• What the exercise asks: Count the lines in the data below that contain the string "post", treating uppercase and lowercase as different. Reply with the number only.
-------
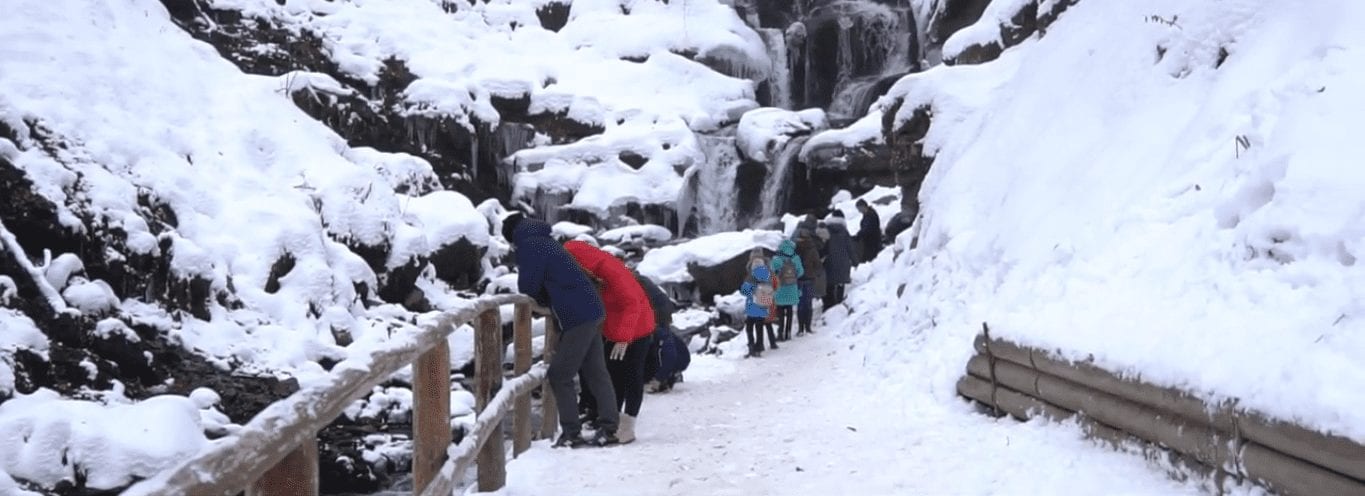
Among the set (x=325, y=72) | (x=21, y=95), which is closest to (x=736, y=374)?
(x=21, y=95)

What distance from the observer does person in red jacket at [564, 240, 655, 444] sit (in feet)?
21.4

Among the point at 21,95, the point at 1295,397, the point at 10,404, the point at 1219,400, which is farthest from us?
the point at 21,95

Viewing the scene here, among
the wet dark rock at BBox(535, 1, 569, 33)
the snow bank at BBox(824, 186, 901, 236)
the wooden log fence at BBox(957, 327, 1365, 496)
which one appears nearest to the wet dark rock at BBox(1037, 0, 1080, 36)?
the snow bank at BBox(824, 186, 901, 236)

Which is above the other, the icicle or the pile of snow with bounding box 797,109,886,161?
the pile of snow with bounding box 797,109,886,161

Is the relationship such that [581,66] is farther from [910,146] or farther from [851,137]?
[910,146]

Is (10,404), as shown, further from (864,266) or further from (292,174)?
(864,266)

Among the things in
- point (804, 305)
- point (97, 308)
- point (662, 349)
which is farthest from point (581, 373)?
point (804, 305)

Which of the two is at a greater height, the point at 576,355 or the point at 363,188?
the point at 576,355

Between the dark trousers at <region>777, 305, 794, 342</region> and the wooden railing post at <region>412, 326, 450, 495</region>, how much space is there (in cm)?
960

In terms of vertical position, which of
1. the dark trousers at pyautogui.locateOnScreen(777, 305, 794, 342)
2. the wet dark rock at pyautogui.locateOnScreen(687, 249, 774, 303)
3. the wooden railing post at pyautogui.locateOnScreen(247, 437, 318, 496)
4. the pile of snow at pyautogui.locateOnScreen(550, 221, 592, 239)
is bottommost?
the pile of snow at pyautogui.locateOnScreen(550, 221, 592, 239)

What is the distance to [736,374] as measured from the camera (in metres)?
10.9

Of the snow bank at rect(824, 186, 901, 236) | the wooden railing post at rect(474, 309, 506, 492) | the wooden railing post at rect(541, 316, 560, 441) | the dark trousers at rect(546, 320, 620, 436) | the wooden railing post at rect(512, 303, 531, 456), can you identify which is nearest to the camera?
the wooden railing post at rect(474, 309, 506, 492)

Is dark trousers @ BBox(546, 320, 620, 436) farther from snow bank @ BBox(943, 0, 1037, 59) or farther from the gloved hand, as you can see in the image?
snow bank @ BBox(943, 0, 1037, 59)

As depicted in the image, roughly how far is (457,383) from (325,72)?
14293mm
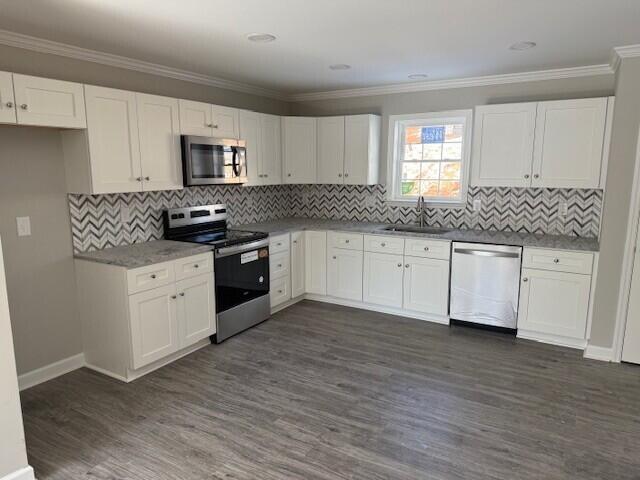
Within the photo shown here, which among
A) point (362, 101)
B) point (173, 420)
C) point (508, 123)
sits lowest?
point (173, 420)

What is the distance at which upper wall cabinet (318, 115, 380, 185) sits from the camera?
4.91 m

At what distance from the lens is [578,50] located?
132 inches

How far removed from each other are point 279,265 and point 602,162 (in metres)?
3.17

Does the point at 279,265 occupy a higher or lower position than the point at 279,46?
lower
-------
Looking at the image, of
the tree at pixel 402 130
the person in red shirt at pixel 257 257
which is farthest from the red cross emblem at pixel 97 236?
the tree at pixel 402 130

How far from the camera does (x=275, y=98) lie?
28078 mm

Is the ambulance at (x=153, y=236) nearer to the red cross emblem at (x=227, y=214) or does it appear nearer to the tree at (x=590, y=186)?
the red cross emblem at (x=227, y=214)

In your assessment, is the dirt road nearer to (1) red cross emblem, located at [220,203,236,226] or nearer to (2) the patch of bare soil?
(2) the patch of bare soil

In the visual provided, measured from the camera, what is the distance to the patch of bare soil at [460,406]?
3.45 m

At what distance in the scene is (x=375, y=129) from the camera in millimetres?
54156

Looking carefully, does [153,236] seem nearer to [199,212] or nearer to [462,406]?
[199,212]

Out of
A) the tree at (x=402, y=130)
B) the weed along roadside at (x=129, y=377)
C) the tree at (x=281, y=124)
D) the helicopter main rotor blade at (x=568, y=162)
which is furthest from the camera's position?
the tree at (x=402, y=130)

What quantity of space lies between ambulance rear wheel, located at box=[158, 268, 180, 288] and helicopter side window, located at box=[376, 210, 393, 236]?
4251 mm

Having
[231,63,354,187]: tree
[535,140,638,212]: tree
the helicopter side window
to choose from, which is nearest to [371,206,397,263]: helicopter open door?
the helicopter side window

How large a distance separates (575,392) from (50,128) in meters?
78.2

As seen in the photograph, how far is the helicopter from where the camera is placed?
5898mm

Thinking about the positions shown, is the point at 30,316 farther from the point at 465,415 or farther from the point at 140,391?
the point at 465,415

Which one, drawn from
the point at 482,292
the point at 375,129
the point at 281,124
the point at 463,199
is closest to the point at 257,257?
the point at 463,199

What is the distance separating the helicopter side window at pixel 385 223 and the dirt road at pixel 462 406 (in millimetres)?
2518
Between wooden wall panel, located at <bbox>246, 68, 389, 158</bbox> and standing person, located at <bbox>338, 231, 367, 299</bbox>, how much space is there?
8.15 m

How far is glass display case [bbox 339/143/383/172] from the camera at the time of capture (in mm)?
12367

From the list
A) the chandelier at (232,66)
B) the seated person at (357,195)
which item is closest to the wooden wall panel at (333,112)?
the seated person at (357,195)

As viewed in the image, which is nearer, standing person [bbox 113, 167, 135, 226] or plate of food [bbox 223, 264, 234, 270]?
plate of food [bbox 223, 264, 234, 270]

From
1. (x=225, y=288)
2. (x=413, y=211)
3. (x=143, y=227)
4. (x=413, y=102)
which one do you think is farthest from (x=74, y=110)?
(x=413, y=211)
-------
• Result for this task: 4